ЦИТИРУЕМЫЙ ТЕКСТ:
Мы шли на Север вдоль линии фронта, ночью прошли краем какого- то большого селения. Как выяснилось, это был город Красное. Потом был железнодорожный мост над застывшим Днепром. Говорили, что мы шли в районе станции Гусино. Надо иметь в виду то обстоятельство, что маршрута движения нам никто не сообщал. Его кто - то, конечно, знал, но не считал об этом распространяться и правильно делал. Война этого требовала.
Когда вскоре на дороге мы увидели самодельный дорожный указатель, на котором было неумело намалевано "Рудня”, мы поняли, куда нас передвигают. О Рудне в свое время много писалось в газетах. В статьях сообщалось, что фашисты от этого города не оставили камня на камне. И мы убедились, в правоте газетных строк. Не знаю какой она была эта Рудня, но в тот момент, когда мы шли по её улицам, города практически не было. Даже печных труб было мало.
Сначала войны мне пришлось немало видеть опустошенных мест, но такой мертвой зоны встречать не приходилось. В газетных корреспонденциях говорилось, что Рудня — это ворота к Витебску. Вот почему нам стало ясно, на какой театр военных действий мы попадем через несколько дней.

ЗАПИСАННЫЕ ДАННЫЕ:
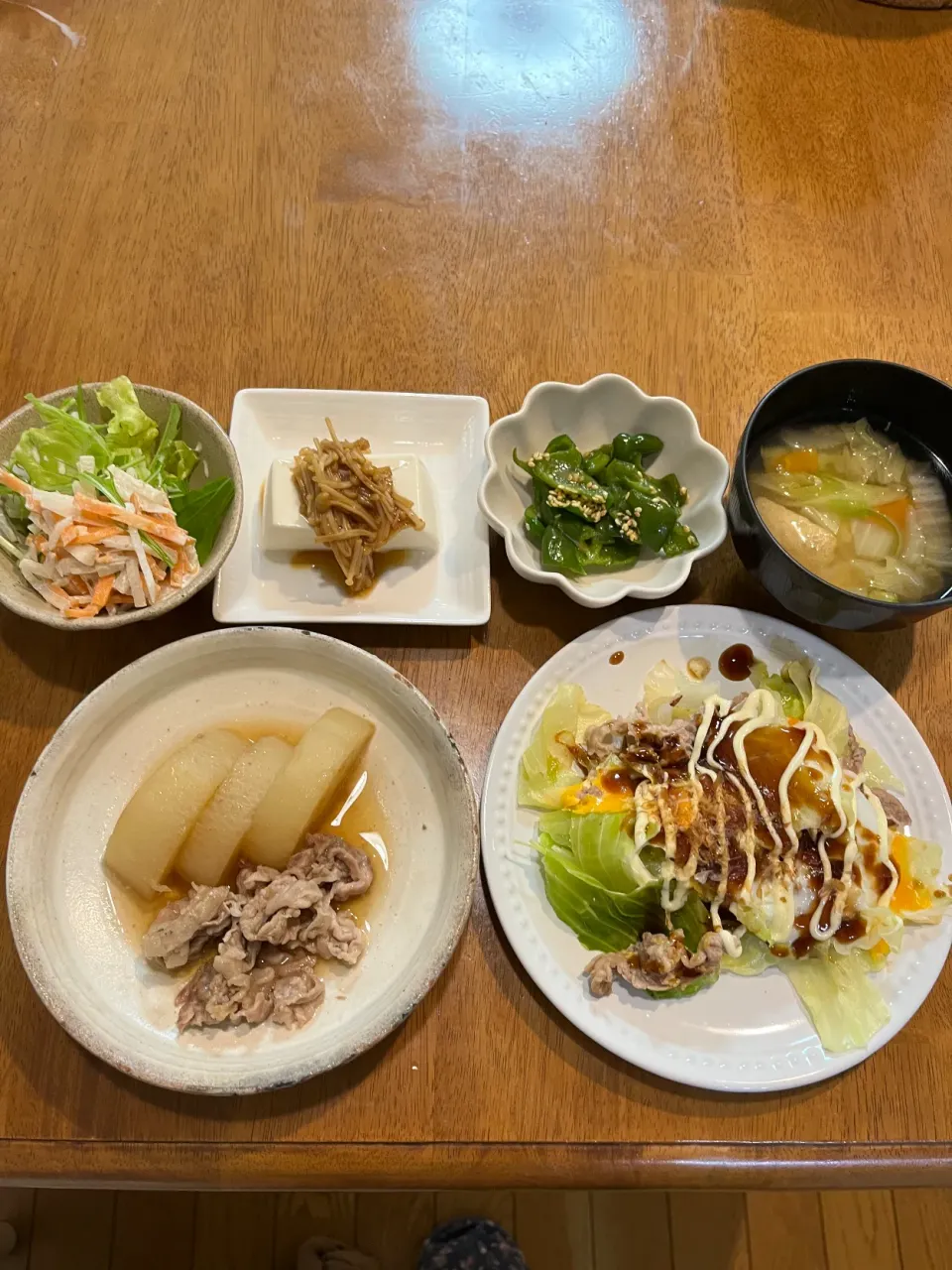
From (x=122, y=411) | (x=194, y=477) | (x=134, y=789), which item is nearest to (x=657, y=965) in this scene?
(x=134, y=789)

ЗАДАНИЯ:
A) Над какой рекой проходил железнодорожный мост, упомянутый в отрывке о Рудне?
B) Напишите продолжение отрывка о Рудне, начав сразу после его последнего предложения.

ОТВЕТЫ:
A) Над застывшим Днепром.

B)
Запомнилось, конечно, Лиозно. Оно было разбито, изранено, но дома сохранились, даже целые улицы. Мы пришли сюда вечером.
Командиры стали определять бойцов на постой в уцелевшие дома. Группе, в которой я оказался, повезло, видимо больше, чем остальным. Мы стояли на холоде и не знали, в какую дверь постучать, когда к нам по узкой тропке приблизилась женщина. Мы ей освободили дорогу, а она, миновав наш строй, остановилась, догадалась в чем дело и позвала к себе. Приглашению мы были очень рады. В доме было тепло. Ребята, едва отогревшись принялись было за сухари, которые нам выдали на дорогу. Услышав дружный хруст голодных солдат, женщина накинула на себя одёвку, платок, захватила ведро и вышла. Вернулась она примерно через полчаса. Путано объяснив, что она работник какой - то столовой, хозяйка дома поставила потяжелевшее ведро на стол, сдернула с него тряпицу и пригласила всех нас отведать каши. Может кашей то, что мы ели назвать нельзя было, это скорее всего была кашица, но она была горяча, пахуча и главное её было немало. Мы наелись её досыта, что редко случалось. Неумело поблагодарив нашу кормилицу, мы довольные растянулись на полу и отключились от мира сего.
От Лиозно фронт уже был недалек. Мы свернули с основной дороги влево и остановились в хвойном лесу.
Место было насиженное. До нас там располагалась какая-то часть. Землянки еще хранили дух недавних обитателей. Неподалеку от них были отрыты ямы, где раньше стояли лошади. В лесу было тесно. Рядом стояла артиллерийская часть.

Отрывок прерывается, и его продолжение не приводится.